Problem requirements — Make an exact copy of the entries below with the pictures removed.

Task inputs —
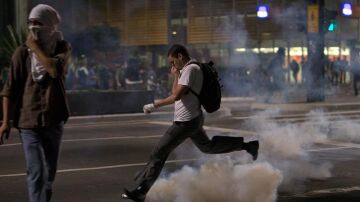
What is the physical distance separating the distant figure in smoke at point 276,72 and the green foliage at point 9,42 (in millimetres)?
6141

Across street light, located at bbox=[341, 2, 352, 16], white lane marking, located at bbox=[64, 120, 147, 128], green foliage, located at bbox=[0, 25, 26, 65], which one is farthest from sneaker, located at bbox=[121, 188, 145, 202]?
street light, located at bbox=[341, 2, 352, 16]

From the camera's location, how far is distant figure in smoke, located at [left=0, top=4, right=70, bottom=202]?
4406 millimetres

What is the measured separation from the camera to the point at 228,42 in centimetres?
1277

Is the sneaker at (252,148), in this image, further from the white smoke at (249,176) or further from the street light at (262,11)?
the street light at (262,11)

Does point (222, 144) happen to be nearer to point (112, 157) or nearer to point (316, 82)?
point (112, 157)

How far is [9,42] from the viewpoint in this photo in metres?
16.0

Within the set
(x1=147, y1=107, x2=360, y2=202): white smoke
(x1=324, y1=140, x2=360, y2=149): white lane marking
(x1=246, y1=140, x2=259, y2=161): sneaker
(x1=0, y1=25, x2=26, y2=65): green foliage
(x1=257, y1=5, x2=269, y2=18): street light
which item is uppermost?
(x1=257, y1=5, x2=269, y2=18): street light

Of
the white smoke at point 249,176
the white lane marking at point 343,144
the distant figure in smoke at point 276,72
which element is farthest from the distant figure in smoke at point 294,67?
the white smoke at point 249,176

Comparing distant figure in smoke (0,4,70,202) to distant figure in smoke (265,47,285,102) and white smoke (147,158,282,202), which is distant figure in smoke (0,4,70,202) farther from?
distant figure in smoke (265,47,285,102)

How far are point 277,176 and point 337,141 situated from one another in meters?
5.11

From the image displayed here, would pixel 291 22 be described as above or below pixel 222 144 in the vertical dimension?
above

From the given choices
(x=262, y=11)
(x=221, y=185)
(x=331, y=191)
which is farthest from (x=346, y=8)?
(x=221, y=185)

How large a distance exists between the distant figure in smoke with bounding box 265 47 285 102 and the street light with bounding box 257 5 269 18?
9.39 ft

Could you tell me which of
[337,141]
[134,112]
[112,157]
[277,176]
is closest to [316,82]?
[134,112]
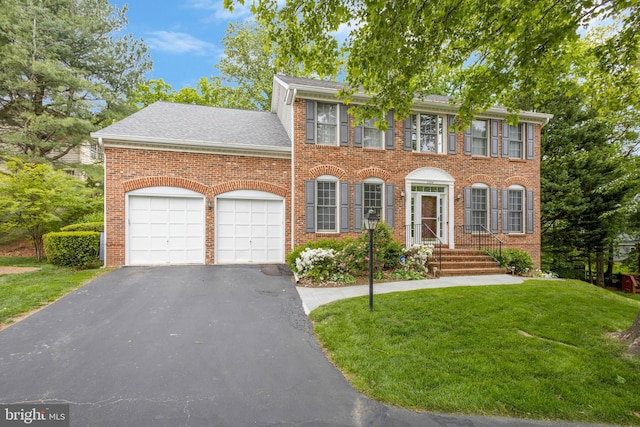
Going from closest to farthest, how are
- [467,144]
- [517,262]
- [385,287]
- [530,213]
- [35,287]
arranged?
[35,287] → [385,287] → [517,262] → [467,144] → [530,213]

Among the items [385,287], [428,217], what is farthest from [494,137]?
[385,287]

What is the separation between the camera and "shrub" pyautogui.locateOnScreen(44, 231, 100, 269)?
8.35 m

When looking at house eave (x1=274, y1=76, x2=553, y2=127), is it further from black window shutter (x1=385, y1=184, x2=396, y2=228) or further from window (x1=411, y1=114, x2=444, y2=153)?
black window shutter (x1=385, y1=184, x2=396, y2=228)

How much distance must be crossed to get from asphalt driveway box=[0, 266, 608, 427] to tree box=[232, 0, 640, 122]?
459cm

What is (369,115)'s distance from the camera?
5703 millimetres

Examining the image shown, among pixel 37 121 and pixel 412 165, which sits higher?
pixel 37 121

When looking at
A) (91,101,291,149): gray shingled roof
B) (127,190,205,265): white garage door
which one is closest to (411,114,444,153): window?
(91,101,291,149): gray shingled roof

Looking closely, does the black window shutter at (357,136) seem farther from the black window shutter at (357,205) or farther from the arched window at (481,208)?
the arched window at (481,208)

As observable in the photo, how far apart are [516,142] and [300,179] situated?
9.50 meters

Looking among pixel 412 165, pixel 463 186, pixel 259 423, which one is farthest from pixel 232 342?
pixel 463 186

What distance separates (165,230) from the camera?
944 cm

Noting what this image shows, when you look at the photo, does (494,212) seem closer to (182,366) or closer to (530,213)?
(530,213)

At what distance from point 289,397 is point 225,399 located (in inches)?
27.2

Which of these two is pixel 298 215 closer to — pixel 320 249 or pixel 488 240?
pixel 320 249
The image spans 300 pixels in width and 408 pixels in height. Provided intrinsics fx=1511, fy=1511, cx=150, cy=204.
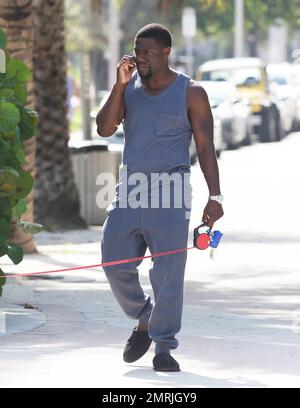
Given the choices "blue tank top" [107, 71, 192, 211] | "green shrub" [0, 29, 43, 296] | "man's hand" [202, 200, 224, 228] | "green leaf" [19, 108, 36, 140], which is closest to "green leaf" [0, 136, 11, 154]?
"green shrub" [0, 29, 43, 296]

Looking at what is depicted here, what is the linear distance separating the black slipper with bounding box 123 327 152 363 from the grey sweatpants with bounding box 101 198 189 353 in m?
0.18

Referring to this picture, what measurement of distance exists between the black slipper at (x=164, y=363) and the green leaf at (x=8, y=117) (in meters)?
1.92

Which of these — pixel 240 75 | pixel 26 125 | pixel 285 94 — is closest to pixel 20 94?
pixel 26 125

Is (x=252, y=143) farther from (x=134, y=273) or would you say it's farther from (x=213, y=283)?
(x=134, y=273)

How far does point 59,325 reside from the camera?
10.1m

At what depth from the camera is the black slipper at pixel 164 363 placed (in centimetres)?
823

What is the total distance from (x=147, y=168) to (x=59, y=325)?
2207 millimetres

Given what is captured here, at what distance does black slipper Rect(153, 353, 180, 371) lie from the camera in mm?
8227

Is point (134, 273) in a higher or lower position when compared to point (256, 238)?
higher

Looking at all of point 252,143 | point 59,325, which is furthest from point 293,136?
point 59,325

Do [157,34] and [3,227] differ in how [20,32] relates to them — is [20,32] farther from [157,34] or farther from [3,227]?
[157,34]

Response for this exercise —
What is the physical distance separating the distant figure in smoke at point 276,72 and the green foliage at point 9,42 (in millimetres)?
6141

Across street light, located at bbox=[341, 2, 352, 16], white lane marking, located at bbox=[64, 120, 147, 128], green foliage, located at bbox=[0, 25, 26, 65], which one is farthest from sneaker, located at bbox=[121, 188, 145, 202]?
street light, located at bbox=[341, 2, 352, 16]

From the camera's location, how far is distant figure in smoke, located at [left=0, top=4, right=70, bottom=202]?
4406 millimetres

What is the measured separation from the camera to the point at 228,42 in centimetres?
1277

Is the sneaker at (252,148), in this image, further from the white smoke at (249,176) or further from the street light at (262,11)?
the street light at (262,11)

Does point (222, 144) happen to be nearer to point (112, 157) or nearer to point (316, 82)?
point (112, 157)

How far is [9,42] from the viewpoint in this photo in metres?
16.0

Within the set
(x1=147, y1=107, x2=360, y2=202): white smoke
(x1=324, y1=140, x2=360, y2=149): white lane marking
(x1=246, y1=140, x2=259, y2=161): sneaker
(x1=0, y1=25, x2=26, y2=65): green foliage
(x1=257, y1=5, x2=269, y2=18): street light
which item is uppermost?
(x1=257, y1=5, x2=269, y2=18): street light

Of
the white smoke at point 249,176
the white lane marking at point 343,144
the distant figure in smoke at point 276,72
which element is farthest from the distant figure in smoke at point 294,67?
the white smoke at point 249,176

Comparing distant figure in smoke (0,4,70,202) to distant figure in smoke (265,47,285,102) and white smoke (147,158,282,202), which is distant figure in smoke (0,4,70,202) farther from?
distant figure in smoke (265,47,285,102)

How far are point 277,176 and point 337,141 situated from one another in meters?
5.11

From the image displayed here, would pixel 291 22 be described as above or below pixel 222 144 in the vertical dimension?
above

From the given choices
(x=262, y=11)
(x=221, y=185)
(x=331, y=191)
which is farthest from (x=346, y=8)?
(x=221, y=185)

How large a distance exists between the distant figure in smoke with bounding box 265 47 285 102 and the street light with bounding box 257 5 269 18?
9.39 ft

Could you tell me which of
[337,141]
[134,112]
[112,157]
[277,176]
is closest to [316,82]?
[134,112]
Going from closest to farthest, how are
- [467,144]
- [517,262]
- [385,287]
- [530,213]
- [35,287]
arranged?
[35,287] → [385,287] → [517,262] → [467,144] → [530,213]

Among the items [385,287], [428,217], what is farthest from [494,137]?
[385,287]

What is the separation between the camera and "shrub" pyautogui.locateOnScreen(44, 231, 100, 269)?
8.35 m

When looking at house eave (x1=274, y1=76, x2=553, y2=127), is it further from black window shutter (x1=385, y1=184, x2=396, y2=228) or further from window (x1=411, y1=114, x2=444, y2=153)?
black window shutter (x1=385, y1=184, x2=396, y2=228)

How much distance must be crossed to get from asphalt driveway box=[0, 266, 608, 427] to tree box=[232, 0, 640, 122]?
459cm

What is (369,115)'s distance from the camera?
5703 millimetres

Examining the image shown, among pixel 37 121 and pixel 412 165, which sits higher?
pixel 37 121

When looking at
A) (91,101,291,149): gray shingled roof
B) (127,190,205,265): white garage door
which one is closest to (411,114,444,153): window?
(91,101,291,149): gray shingled roof

Looking closely, does the black window shutter at (357,136) seem farther from the black window shutter at (357,205) or farther from the arched window at (481,208)?
the arched window at (481,208)

As observable in the photo, how far apart are [516,142] and [300,179] situated?
9.50 meters

Looking among pixel 412 165, pixel 463 186, pixel 259 423, which one is farthest from pixel 232 342?
pixel 463 186

What distance separates (165,230) from the camera?
944 cm

Noting what this image shows, when you look at the photo, does (494,212) seem closer to (182,366) or closer to (530,213)?
(530,213)

At what distance from point 289,397 is point 225,399 located (in inches)?
27.2

Which of these two is pixel 298 215 closer to — pixel 320 249 or pixel 488 240?
pixel 320 249
The image spans 300 pixels in width and 408 pixels in height. Provided intrinsics fx=1511, fy=1511, cx=150, cy=204.
Given the choices "blue tank top" [107, 71, 192, 211] | "green shrub" [0, 29, 43, 296] | "man's hand" [202, 200, 224, 228] | "green leaf" [19, 108, 36, 140], which is closest to "green leaf" [0, 136, 11, 154]?
"green shrub" [0, 29, 43, 296]

Looking at what is depicted here, what is the linear distance separating the black slipper with bounding box 123 327 152 363 from the grey sweatpants with bounding box 101 198 189 353 in m?
0.18

Referring to this picture, what measurement of distance exists between the black slipper at (x=164, y=363) and the green leaf at (x=8, y=117) (in meters)?
1.92

Which of these — pixel 240 75 | pixel 26 125 | pixel 285 94 — is closest to pixel 20 94?
pixel 26 125

Is (x=252, y=143) farther from (x=134, y=273) or would you say it's farther from (x=213, y=283)?
(x=134, y=273)

How far does point 59,325 reside from the camera?
10.1m

At what depth from the camera is the black slipper at pixel 164 363 placed (in centimetres)?
823

What is the total distance from (x=147, y=168) to (x=59, y=325)?
2207 millimetres

Given what is captured here, at what distance does black slipper Rect(153, 353, 180, 371) lie from the camera in mm?
8227

Is point (134, 273) in a higher or lower position when compared to point (256, 238)?
higher

Looking at all of point 252,143 | point 59,325, which is furthest from point 293,136?
point 59,325

Do [157,34] and [3,227] differ in how [20,32] relates to them — is [20,32] farther from [157,34] or farther from [3,227]?
[157,34]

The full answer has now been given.